Le pétrole grimpe après un nouvel échec des négociations entre Washington et Téhéran

Les cours du pétrole ont ouvert en nette hausse lundi en l’absence d’issue en vue au Moyen-Orient et de violences répétées dans le détroit d’Ormuz.

Le baril de Brent pour livraison en juillet, référence internationale, augmentait de 2,69% à 104,01 dollars avant l’ouverture des marchés asiatiques.
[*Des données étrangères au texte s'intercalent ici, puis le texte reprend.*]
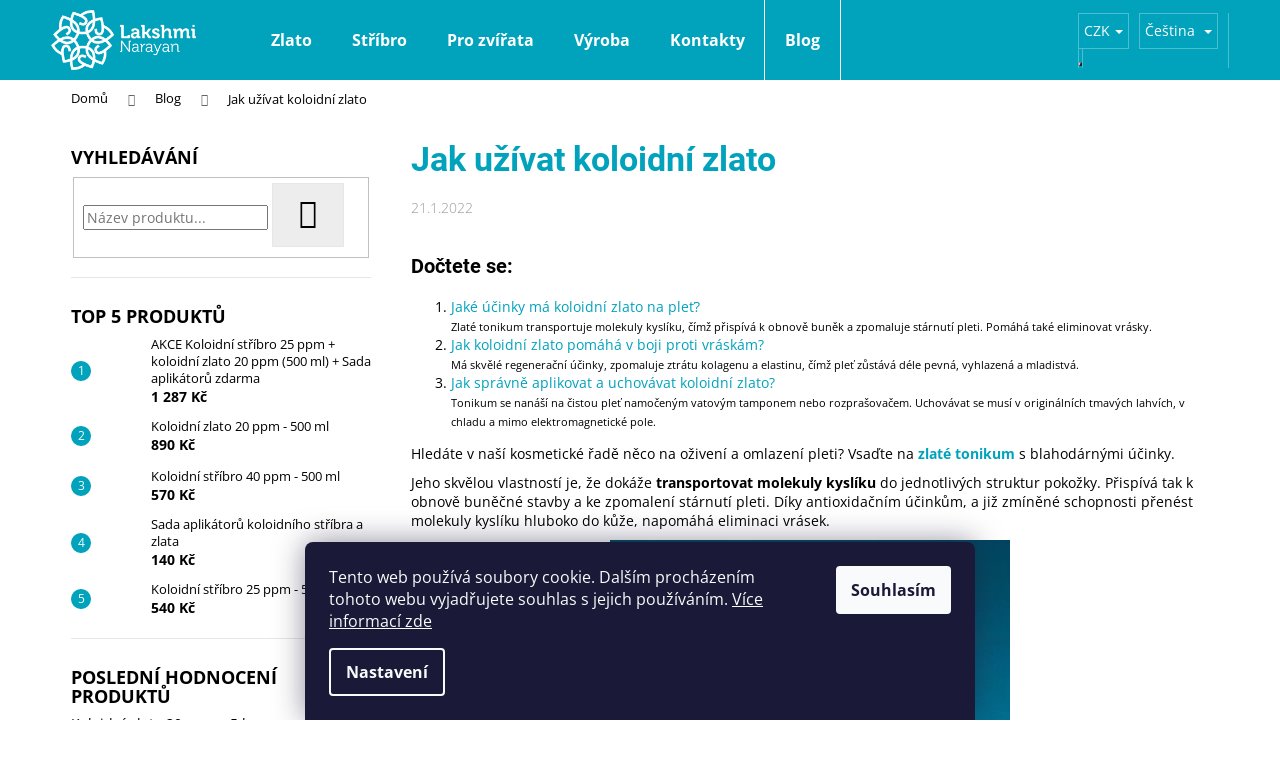

--- FILE ---
content_type: text/css; charset=utf-8
request_url: https://www.koloidy.cz/user/documents/upload/css/custom.min.css?v=19.07.20
body_size: 492
content:
.content-inner h1 {color:#00a2bc;}.header-top{background:#00a2bc url(/user/documents/upload/css/background-logo.png) no-repeat 65px 0;-webkit-background-size:250px 250px;background-size:250px}.navigation-in,.navigation-in ul{background:0 0;background-color:transparent!important}#header .menu-helper ul {background-color:#00a2bc!important}#header ul{background-color:transparent!important}.ui-slider-horizontal .ui-slider-handle{-webkit-border-radius:10px;border-radius:10px}.category-title{color:#00a2bc}.category-perex h2{font-family:'Open Sans',sans-serif}.box.box-bg-variant h4,.box.box-categories h4,.custom-footer h4,.footer-newsletter h4,.slider-wrapper.filter-section-default h4,.top-products-wrapper h4,.welcome h1,.box-onlinePayments h4{text-transform:uppercase;font-family:'Open Sans',sans-serif;}.subscribe-form.compact-form .btn.btn-default{color:#fff;background-color:#40b9cd;border-color:#00a2bc}.subscribe-form.compact-form .btn.btn-default:hover{color:#fff;background-color:#00a2bc;border-color:#00a2bc}#formDiscussion .btn.btn-sm{padding:13px 26px;}.filter-sections .filter-label .filter-count{border:1px solid lightgray;}#header .menu a.active{border: 1px solid white;margin:-1px;}@media (min-width:992px){.homepage-texts-wrapper .top-products-wrapper{padding-right:20px;margin-right:20px;border-right:1px solid #e6e6e6}}@media (max-width:767px){.header-top{background-image:none}}


--- FILE ---
content_type: application/javascript; charset=utf-8
request_url: https://www.koloidy.cz/user/documents/upload/js/functions.js?v=19.07.19
body_size: 80
content:
$(function() {
	$(".shp-tabs-wrapper.homepage-tabs-wrapper").insertAfter(".homepage-texts-wrapper");
	$(".top-products-wrapper").insertBefore(".welcome-wrapper");
	$(".toggle-top-products").click(function() {
		$(this).toggleClass("chevron-down-after").toggleClass("chevron-up-after");
	});
});

$( document ).ajaxComplete(function() {
  $(".toggle-top-products").click(function() {
		$(this).toggleClass("chevron-down-after").toggleClass("chevron-up-after");
	});
});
Son équivalent américain, le baril de West Texas Intermediate pour livraison en juin, grimpait de 2,54% à 97,84 dollars.

03:41

Réunion mardi de ministres de la Défense sur le détroit d’Ormuz en visio

Les ministres britannique et français de la Défense co-présideront mardi une réunion en visioconférence avec leurs homologues des pays prêts à contribuer à une mission pour sécuriser le détroit d’Ormuz, afin de discuter des «contributions militaires» de chacun, a annoncé Londres dimanche.

La quarantaine de pays impliqués «devraient profiter de la réunion de mardi pour discuter et définir leurs contributions militaires à la mission défensive visant à rouvrir et à sécuriser le détroit d’Ormuz lorsque les conditions le permettront», a indiqué le ministère britannique de la Défense dans un communiqué.